Other sources of excess chloride are sewer leaking, another reason it isn’t often acknowledged. In some old sections of Brooklyn, infrastructure has become deteriorated enough that sometimes sewage spills into bodies of water. And winter road salts – another winter ingredient overlooked, yet accumulating to raise chloride in the water.
Regulatory Framework: What’s in Place?
EPA guidelines for optimum levels of chloride in drinking water limit the amount at 250 mg/L under federal rules. New York State follows these federal rules almost entirely, though there is space to be more rigorous at the local level.
No specific city ordinances target chlorine in drinking water in Brooklyn. This legislative absence signals that local officials should act on this immediately. Without regulation, no one can really be held accountable and start a clean-up.
Testing Your Water: Can You Trust the Tap?

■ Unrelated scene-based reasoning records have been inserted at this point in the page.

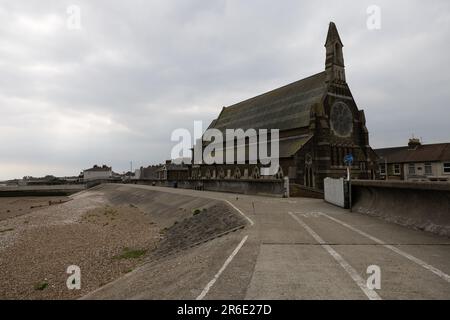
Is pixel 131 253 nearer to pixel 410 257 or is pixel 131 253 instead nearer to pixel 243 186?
pixel 410 257

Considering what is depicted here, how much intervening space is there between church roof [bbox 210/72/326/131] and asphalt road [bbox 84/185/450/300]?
34721 millimetres

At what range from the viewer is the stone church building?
1577 inches

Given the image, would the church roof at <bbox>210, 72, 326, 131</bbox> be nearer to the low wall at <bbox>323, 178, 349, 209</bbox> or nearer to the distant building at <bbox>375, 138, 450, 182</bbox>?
the distant building at <bbox>375, 138, 450, 182</bbox>

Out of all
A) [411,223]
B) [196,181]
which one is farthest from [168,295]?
[196,181]

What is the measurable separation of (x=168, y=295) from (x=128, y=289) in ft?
8.72

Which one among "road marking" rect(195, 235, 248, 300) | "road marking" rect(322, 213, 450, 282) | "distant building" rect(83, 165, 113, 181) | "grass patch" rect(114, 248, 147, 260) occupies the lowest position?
"grass patch" rect(114, 248, 147, 260)

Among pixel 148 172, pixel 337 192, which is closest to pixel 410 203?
pixel 337 192

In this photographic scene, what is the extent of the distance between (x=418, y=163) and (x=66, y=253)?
5223cm

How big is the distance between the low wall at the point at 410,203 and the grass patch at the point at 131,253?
12500mm

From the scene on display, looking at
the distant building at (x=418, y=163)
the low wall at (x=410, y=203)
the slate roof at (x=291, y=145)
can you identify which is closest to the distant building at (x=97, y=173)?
the slate roof at (x=291, y=145)

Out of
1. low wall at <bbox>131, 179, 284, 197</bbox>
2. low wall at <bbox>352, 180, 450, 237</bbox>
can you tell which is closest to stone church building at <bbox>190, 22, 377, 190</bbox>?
low wall at <bbox>131, 179, 284, 197</bbox>

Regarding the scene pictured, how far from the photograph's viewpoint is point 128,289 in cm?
899

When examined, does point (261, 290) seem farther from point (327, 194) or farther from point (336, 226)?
point (327, 194)
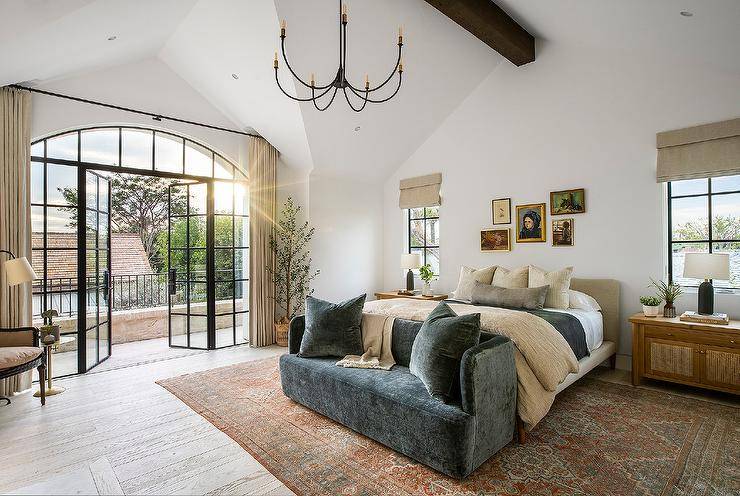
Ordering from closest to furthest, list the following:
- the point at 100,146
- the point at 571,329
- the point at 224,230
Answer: the point at 571,329 → the point at 100,146 → the point at 224,230

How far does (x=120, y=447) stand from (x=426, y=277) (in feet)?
13.1

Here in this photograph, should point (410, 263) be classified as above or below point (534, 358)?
above

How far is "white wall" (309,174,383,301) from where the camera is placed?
5.79m

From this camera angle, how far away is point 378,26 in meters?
4.06

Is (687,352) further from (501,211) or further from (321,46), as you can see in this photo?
(321,46)

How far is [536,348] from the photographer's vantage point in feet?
9.09

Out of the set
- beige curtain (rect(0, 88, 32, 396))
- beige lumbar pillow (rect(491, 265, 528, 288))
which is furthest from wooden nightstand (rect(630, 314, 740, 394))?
beige curtain (rect(0, 88, 32, 396))

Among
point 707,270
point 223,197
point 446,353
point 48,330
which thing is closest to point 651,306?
point 707,270

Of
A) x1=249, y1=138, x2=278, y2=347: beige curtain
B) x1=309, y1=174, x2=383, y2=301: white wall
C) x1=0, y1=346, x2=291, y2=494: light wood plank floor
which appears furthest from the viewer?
x1=309, y1=174, x2=383, y2=301: white wall

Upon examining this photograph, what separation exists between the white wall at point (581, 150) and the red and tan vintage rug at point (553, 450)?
4.44ft

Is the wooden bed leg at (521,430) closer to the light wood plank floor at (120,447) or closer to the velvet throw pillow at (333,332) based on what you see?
the velvet throw pillow at (333,332)

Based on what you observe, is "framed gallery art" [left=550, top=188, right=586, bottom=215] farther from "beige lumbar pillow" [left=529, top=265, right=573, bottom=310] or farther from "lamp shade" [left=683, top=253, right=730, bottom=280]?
"lamp shade" [left=683, top=253, right=730, bottom=280]

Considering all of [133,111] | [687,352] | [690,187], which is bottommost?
[687,352]

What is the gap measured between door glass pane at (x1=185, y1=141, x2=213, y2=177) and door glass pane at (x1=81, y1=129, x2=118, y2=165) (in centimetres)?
81
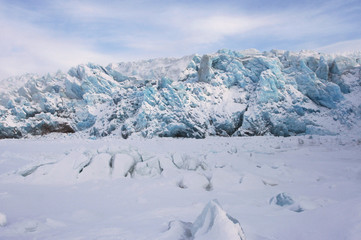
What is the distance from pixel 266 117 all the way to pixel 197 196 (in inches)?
702

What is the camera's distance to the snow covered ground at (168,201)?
213 cm

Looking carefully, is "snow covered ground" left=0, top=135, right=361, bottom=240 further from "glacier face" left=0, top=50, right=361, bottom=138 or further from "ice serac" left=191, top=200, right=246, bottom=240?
"glacier face" left=0, top=50, right=361, bottom=138

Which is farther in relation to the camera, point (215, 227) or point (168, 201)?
point (168, 201)

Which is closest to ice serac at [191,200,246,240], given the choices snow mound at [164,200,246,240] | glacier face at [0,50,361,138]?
snow mound at [164,200,246,240]

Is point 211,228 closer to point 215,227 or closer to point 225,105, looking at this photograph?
point 215,227

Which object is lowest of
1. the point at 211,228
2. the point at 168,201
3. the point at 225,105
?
the point at 225,105

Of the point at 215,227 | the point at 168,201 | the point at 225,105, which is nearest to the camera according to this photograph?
the point at 215,227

These are just a few of the questions people in Brooklyn have gotten themselves into, by testing their own tap water. There are simple to access DIY testing kits which give a very fast (but not 100% accurate) water quality reading.

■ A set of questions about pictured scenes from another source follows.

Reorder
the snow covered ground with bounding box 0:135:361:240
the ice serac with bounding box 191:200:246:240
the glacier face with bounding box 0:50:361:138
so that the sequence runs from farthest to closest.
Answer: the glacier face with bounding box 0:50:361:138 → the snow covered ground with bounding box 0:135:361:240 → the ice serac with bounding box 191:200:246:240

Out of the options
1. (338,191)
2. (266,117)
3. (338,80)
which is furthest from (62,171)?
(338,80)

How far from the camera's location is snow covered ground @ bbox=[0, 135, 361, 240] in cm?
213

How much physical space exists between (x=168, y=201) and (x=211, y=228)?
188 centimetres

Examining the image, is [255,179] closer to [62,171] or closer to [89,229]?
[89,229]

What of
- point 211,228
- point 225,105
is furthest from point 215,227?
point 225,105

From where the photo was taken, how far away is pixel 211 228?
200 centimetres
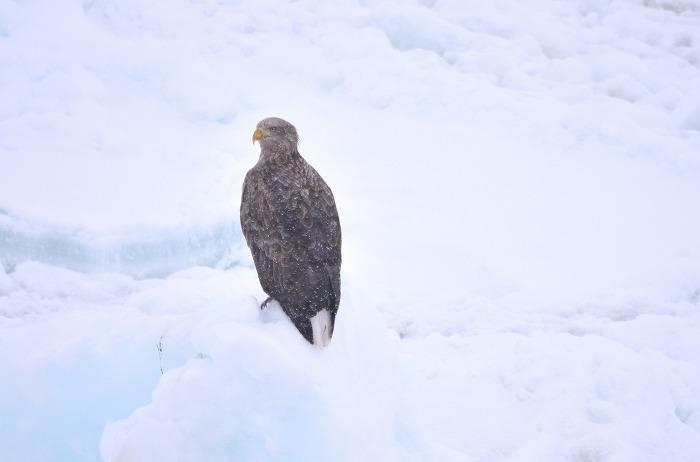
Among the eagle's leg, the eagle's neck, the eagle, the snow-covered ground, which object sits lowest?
the snow-covered ground

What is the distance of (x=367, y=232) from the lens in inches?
221

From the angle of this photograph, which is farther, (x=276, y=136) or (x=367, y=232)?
(x=367, y=232)

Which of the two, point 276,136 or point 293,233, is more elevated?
point 276,136

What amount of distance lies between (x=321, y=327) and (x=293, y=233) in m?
0.41

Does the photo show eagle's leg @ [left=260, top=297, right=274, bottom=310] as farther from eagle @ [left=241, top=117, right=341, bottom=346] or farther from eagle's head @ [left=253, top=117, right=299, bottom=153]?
eagle's head @ [left=253, top=117, right=299, bottom=153]

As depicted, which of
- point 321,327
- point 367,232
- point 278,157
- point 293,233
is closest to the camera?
point 321,327

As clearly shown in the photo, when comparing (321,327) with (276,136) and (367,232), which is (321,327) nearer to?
(276,136)

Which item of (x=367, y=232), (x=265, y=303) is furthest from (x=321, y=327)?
(x=367, y=232)

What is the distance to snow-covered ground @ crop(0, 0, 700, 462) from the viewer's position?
2.95 metres

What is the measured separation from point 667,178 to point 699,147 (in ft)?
2.35

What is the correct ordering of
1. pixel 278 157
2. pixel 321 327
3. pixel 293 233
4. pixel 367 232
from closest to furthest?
pixel 321 327 → pixel 293 233 → pixel 278 157 → pixel 367 232

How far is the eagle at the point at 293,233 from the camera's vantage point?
2857 millimetres

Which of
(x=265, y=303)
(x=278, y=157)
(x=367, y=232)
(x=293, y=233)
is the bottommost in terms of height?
(x=367, y=232)

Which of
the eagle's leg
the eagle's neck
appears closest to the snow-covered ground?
the eagle's leg
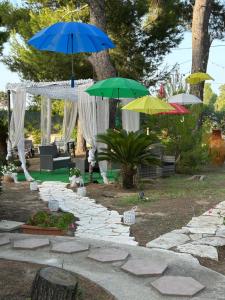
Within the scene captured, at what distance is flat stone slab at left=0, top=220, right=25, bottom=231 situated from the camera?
17.1 feet

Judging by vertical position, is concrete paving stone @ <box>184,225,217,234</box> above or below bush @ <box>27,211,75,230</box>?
below

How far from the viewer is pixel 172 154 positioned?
39.1 ft

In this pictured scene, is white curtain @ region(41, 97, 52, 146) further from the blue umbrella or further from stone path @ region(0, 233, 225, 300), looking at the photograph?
stone path @ region(0, 233, 225, 300)

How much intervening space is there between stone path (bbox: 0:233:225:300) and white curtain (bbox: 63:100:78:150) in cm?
954

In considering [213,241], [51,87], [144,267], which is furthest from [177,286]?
[51,87]

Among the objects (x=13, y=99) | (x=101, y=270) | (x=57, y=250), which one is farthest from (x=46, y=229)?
(x=13, y=99)

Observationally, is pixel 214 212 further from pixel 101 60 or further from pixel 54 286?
pixel 101 60

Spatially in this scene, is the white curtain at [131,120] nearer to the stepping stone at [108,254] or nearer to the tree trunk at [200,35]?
the tree trunk at [200,35]

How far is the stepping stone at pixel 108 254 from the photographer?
403cm

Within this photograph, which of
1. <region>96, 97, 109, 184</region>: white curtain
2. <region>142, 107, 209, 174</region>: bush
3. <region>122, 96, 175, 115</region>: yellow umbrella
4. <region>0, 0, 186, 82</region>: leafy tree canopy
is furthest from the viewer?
<region>0, 0, 186, 82</region>: leafy tree canopy

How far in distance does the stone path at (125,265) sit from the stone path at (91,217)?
651 mm

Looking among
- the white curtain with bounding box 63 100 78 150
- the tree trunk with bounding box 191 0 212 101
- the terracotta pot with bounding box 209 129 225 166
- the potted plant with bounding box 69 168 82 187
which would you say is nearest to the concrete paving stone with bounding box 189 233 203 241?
the potted plant with bounding box 69 168 82 187

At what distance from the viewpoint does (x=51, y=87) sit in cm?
1145

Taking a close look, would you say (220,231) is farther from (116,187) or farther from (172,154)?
(172,154)
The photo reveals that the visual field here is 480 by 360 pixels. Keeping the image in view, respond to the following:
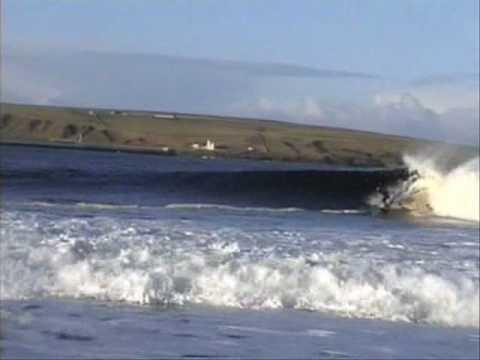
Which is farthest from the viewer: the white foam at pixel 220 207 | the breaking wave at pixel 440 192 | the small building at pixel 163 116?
the small building at pixel 163 116

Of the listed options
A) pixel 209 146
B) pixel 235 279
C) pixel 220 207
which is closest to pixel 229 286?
pixel 235 279

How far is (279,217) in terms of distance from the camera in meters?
25.5

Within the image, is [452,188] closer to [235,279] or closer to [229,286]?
[235,279]

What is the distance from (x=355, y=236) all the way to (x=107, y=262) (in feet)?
19.7

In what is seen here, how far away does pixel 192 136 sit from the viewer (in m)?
A: 80.8

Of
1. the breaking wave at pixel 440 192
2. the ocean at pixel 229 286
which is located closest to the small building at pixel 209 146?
the breaking wave at pixel 440 192

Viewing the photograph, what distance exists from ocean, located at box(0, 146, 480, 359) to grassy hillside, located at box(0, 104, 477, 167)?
3966cm

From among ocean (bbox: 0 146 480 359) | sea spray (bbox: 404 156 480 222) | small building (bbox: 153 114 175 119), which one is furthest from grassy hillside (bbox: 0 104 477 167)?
ocean (bbox: 0 146 480 359)

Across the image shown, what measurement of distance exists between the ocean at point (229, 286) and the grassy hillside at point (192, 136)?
39.7m

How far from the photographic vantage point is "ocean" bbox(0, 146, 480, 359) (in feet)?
36.9

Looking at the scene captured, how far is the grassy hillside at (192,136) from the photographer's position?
67.1 m

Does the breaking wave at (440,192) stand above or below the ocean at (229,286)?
above

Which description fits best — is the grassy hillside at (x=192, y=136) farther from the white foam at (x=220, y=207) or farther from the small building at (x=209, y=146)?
the white foam at (x=220, y=207)

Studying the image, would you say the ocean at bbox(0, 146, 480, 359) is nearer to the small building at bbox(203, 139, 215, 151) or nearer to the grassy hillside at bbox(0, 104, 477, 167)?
the grassy hillside at bbox(0, 104, 477, 167)
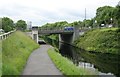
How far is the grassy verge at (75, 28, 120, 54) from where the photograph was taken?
5966 cm

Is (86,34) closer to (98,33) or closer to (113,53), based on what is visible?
(98,33)

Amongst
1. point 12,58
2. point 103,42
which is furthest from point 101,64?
point 103,42

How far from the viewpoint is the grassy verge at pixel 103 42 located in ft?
196

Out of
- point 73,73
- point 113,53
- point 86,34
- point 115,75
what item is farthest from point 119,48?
point 73,73

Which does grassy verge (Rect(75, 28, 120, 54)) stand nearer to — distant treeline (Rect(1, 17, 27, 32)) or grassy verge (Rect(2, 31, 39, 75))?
distant treeline (Rect(1, 17, 27, 32))

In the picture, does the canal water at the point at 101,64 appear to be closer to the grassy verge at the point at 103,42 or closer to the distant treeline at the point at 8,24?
the grassy verge at the point at 103,42

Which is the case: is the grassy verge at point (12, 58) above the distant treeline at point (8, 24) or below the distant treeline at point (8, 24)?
below

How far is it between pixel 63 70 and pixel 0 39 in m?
9.15

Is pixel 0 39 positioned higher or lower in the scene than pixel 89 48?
higher

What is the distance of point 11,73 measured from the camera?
1861 cm

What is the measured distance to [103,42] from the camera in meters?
65.2

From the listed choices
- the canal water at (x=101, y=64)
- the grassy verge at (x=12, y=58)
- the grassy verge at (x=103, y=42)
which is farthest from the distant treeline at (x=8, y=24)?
the grassy verge at (x=12, y=58)

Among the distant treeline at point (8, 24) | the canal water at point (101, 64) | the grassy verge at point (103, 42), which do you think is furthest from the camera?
the distant treeline at point (8, 24)

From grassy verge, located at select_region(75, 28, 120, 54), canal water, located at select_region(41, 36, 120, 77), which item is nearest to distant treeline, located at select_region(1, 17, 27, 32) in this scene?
grassy verge, located at select_region(75, 28, 120, 54)
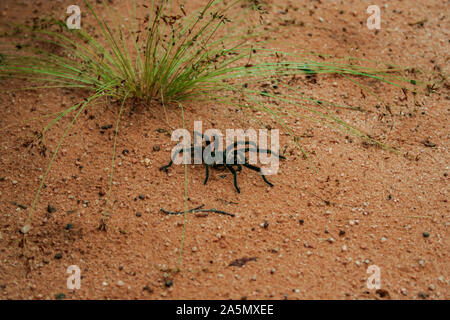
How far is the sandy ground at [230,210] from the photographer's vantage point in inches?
67.0

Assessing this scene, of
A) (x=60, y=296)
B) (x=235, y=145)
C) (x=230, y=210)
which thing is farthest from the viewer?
(x=235, y=145)

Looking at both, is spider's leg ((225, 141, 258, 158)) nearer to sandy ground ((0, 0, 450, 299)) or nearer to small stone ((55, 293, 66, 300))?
sandy ground ((0, 0, 450, 299))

If you want more complete results, professional water tests are available. These are more costly tests, but can be very informative about not only chloride concentrations but also other potential contaminants. You have to make sure that you consider both approaches and decide which is best for you.
Treating Chloride-contaminated Water at Home
You have a few treatment options if you find your water has high levels of chloride:
Reverse Osmosis: Effective but costly system, this gets rid of most contaminants, including chloride.
Carbon Filters: A cheaper method that removes a decent amount of chloride, but not enough of other pollutants.
Filtration Systems For The Whole House: Ideal for severe contamination, these systems clean the water in the entry way into your home.
All methods have their pros and cons, so you need to select the best one for you.
Environmental Impact: Beyond the Tap
Fluctuations in chloride aren’t just an issue for the drinking water, they affect the environment more broadly. In excess, chloride levels in lakes and rivers can cause aquatic life to be endangered, and rivers and lakes may not be in equilibrium.
Further, chloride gets in soil, affecting crops and vegetation. Given water’s place in an ecosphere, all those levels of chloride matter more than what you’re drinking.
What You Can Do: Citizen Activism
Even organizing from the bottom up can make a difference. Join local green clubs, organize clean-up efforts and educate your neighbours on the need to care about water quality are all great places to start.
Petitioning and public education campaigns can also mobilise the local authorities to act. You can build on existing environmental organizations to multiply your work and create real change.
The Future of Drinking Water in Brooklyn
Future signs look promising: things are going to change. It is starting to get more regulation and oversight from the local level. A couple of infrastructure initiatives for better water quality are also in the pipeline.
But it will be years before those changes actually make a difference. Between now and then, education, activism and safety precautions will do the job to save yourself and your neighbors.